- Generated by
1.14.0
X.509 certificate revocation list builder, signing, and PEM encoding interface. More...
Go to the source code of this file.
Data Structures | |
| struct | qsc_x509_crl_builder_t |
Macros | |
| #define | QSC_X509_CRL_WRITE_MAX 8192U |
| The maximum number of octets used by the CRL writer scratch buffers. | |
Typedefs | |
| typedef struct qsc_x509_crl_builder_t | qsc_x509_crl_builder |
Functions | |
| QSC_EXPORT_API void | qsc_x509_crl_builder_initialize (qsc_x509_crl_builder *builder) |
| Initialize a CRL builder. | |
| QSC_EXPORT_API void | qsc_x509_crl_builder_clear (qsc_x509_crl_builder *builder) |
| Clear a CRL builder. | |
| QSC_EXPORT_API qsc_asn1_status | qsc_x509_crl_builder_set_issuer (qsc_x509_crl_builder *builder, const qsc_x509_name *issuer) |
| Set the CRL issuer distinguished name. | |
| QSC_EXPORT_API qsc_asn1_status | qsc_x509_crl_builder_set_update_times (qsc_x509_crl_builder *builder, const qsc_asn1_time *thisupdate, const qsc_asn1_time *nextupdate) |
| Set the CRL update times. | |
| QSC_EXPORT_API qsc_asn1_status | qsc_x509_crl_builder_set_signature_algorithm (qsc_x509_crl_builder *builder, const qsc_x509_algorithm_identifier *signaturealgorithm) |
| Set the CRL signature algorithm identifier. | |
| QSC_EXPORT_API qsc_asn1_status | qsc_x509_crl_builder_validate_issuer (const qsc_x509_crl_builder *builder, const qsc_x509_certificate *issuer) |
| Validate the builder issuer against an issuer certificate. | |
| QSC_EXPORT_API qsc_asn1_status | qsc_x509_crl_builder_add_revoked_serial (qsc_x509_crl_builder *builder, const uint8_t *serialnumber, size_t serialnumberlen, const qsc_asn1_time *revocationdate) |
| Add a revoked certificate entry by serial number. | |
| QSC_EXPORT_API qsc_asn1_status | qsc_x509_crl_builder_add_extension (qsc_x509_crl_builder *builder, const qsc_x509_extension *extension) |
| Add a CRL extension to the builder. | |
| QSC_EXPORT_API qsc_asn1_status | qsc_x509_crl_builder_encode_tbs_der (const qsc_x509_crl_builder *builder, uint8_t *output, size_t *outputlen) |
| Encode the TBSCertList portion as DER. | |
| QSC_EXPORT_API qsc_asn1_status | qsc_x509_crl_builder_sign (const qsc_x509_crl_builder *builder, qsc_x509_certificate_sign_callback signcallback, void *context, uint8_t *output, size_t *outputlen) |
| Sign and encode a complete CRL. | |
| QSC_EXPORT_API qsc_asn1_status | qsc_x509_crl_der_encode_pem (const uint8_t *der, size_t derlen, char *output, size_t *outputlen) |
| Encode a DER CRL into PEM. | |
| QSC_EXPORT_API qsc_asn1_status | qsc_x509_crl_encode_pem (const qsc_x509_crl *crl, char *output, size_t *outputlen) |
| Encode a decoded CRL object into PEM. | |
X.509 certificate revocation list builder, signing, and PEM encoding interface.

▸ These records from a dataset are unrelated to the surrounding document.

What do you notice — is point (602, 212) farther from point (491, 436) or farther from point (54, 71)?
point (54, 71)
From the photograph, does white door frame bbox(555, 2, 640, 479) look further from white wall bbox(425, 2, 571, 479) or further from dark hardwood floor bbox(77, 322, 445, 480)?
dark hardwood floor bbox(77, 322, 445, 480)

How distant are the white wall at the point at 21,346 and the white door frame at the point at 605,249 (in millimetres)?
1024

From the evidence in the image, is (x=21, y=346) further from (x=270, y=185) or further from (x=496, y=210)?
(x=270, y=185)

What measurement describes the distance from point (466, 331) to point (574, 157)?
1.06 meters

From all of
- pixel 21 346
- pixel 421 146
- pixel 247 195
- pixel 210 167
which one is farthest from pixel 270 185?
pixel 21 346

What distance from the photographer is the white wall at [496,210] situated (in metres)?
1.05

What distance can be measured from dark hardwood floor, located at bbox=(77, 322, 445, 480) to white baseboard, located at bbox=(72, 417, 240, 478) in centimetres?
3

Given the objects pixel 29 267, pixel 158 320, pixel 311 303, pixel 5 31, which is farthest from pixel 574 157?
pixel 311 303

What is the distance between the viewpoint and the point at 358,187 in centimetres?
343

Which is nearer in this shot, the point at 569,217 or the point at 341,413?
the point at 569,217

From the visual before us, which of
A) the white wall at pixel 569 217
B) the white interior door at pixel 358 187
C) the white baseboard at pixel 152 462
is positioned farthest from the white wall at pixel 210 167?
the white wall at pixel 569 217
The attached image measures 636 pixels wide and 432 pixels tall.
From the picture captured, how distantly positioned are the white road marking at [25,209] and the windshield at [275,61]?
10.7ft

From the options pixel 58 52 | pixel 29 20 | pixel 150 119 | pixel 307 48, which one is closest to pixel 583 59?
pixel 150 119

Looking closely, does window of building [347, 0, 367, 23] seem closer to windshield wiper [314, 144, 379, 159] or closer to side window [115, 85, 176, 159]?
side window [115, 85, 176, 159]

This header declares the public interface used to construct, validate, encode, sign, and PEM-convert X.509 Certificate Revocation Lists (CRLs). The builder stores the issuer name, update times, signature algorithm, optional CRL extensions, and a bounded list of revoked certificate entries.
The interface supports generation of the TBSCertList DER payload, final CertificateList signing through a caller supplied signing callback, and conversion of either a DER encoded CRL or a decoded CRL object into PEM.
| #define QSC_X509_CRL_WRITE_MAX 8192U |
The maximum number of octets used by the CRL writer scratch buffers.
This constant defines the fixed upper bound used by internal CRL writing routines when assembling temporary DER encodings during CRL generation.
| QSC_EXPORT_API qsc_asn1_status qsc_x509_crl_builder_add_extension | ( | qsc_x509_crl_builder * | builder, |
| const qsc_x509_extension * | extension ) |
Add a CRL extension to the builder.
Appends a caller supplied extension object to the set of CRL extensions being assembled by the builder. Duplicate extension types or duplicate extension object identifiers are rejected.
| builder | [struct] The destination CRL builder. |
| extension | [const][struct] The extension to add. |
| QSC_EXPORT_API qsc_asn1_status qsc_x509_crl_builder_add_revoked_serial | ( | qsc_x509_crl_builder * | builder, |
| const uint8_t * | serialnumber, | ||
| size_t | serialnumberlen, | ||
| const qsc_asn1_time * | revocationdate ) |
Add a revoked certificate entry by serial number.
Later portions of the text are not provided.